Status of spray penetration and deposition in dense field crop canopies

Authors: WOMAC, ALVIN - University Of Tennessee; OZKAN, ERDAL - The Ohio State University; Zhu, Heping; KOCHENDORFER, JOHN - National Oceanic & Atmospheric Administration (NOAA); Jeon, Hongyoung

Submitted to: American Society of Agricultural and Biological Engineers
Publication Type: Peer Reviewed Journal
Publication Acceptance Date: 8/10/2022
Publication Date: 9/30/2022
Citation: Womac, A., Ozkan, E., Zhu, H., Kochendorfer, J., Jeon, H. 2022. Status of spray penetration and deposition in dense field crop canopies. American Society of Agricultural and Biological Engineers. 65(5):1107-1117. https://doi.org/10.13031/ja.15091.
DOI: https://doi.org/10.13031/ja.15091

Interpretive Summary: Extensive methodologies have been investigated and documented to improve spray deposition quality inside field crop canopies; however, there are no clear integrations of these methodologies to fundamentally address requirements for adequate spray penetration and targeting deposition when complicated interactions of local microclimate and airflow inside dense canopies are encountered. In this paper, representative publications were reviewed for improved techniques of spraying dense field crops to augment the current understanding of the interaction among the target foliage characteristics, spray practices, and the meteorological conditions. Comprehensive knowledge of relationships between spray deposition and canopy foliage density was instituted from numerous literatures that documented natural airflow within crop canopies, spray penetration into lower part of plants, and air assistance in droplet movement and deposition. The information from this study will provide extensive educational materials for spray applicators to efficiently apply pesticides, and will also provide guidelines for researchers to establish modern spray application practices and research directions.

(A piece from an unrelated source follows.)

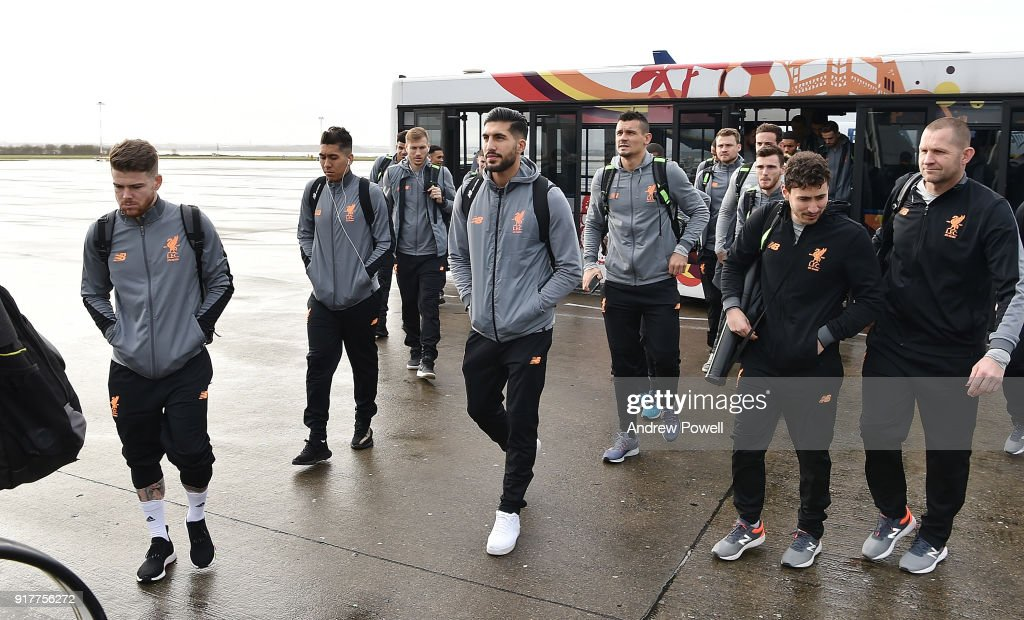 Alberto Moreno, Roberto Fimrino, Emre Can, Dejan Lovren and Ragnar Klavan of Liverpool board the plane for their trip to Porto at Liverpool John Lennon Airport on February 13, 2018 in Liverpool, England.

Technical Abstract: The objective of this study was to review representative publications for improved knowledge of spraying dense field crop canopies to augment the current understanding of the interaction between target foliage characteristics, spray practices, and the environment. Emphasis was placed on measured deep-canopy spray deposits made by full-scale sprayers, and studies of airflow within and around crop canopies. Airflow could act as a spray droplet carrier and/or indicator of the internal canopy structure that restricted droplet penetration. High variation in natural airflows was noted in several studies. Crop canopy descriptions for spray studies were generally limited to overall canopy/row dimensions, descriptions of individual plant structures, leaf shapes, and leaf area index. Few studies evaluated the internal canopy “openness” with characteristic shape and size of internal volumes that would accommodate spray droplet trajectories. There have been significant increases in available spray tip designs with multiple orifices, discharge configurations, and droplet sizes that offered the applicator many choices. Advanced sprayer technologies ranging from nozzle control to sensor navigation are available, provided that suitable algorithms can be developed in a timely manner that pertains to a wide variety of spray and crop conditions. The air-assist technique provides a dynamic alternative to traditional over-the-top sprays for increasing spray penetration and deposit, advocating that the specifics of air discharge, spray droplet sizes, and canopy structure can be integrated. The complexity of the spraying process needs an extensive collaborative effort of many stakeholders to develop solutions for sprays to penetrate foliage that is subject to diseases and pests.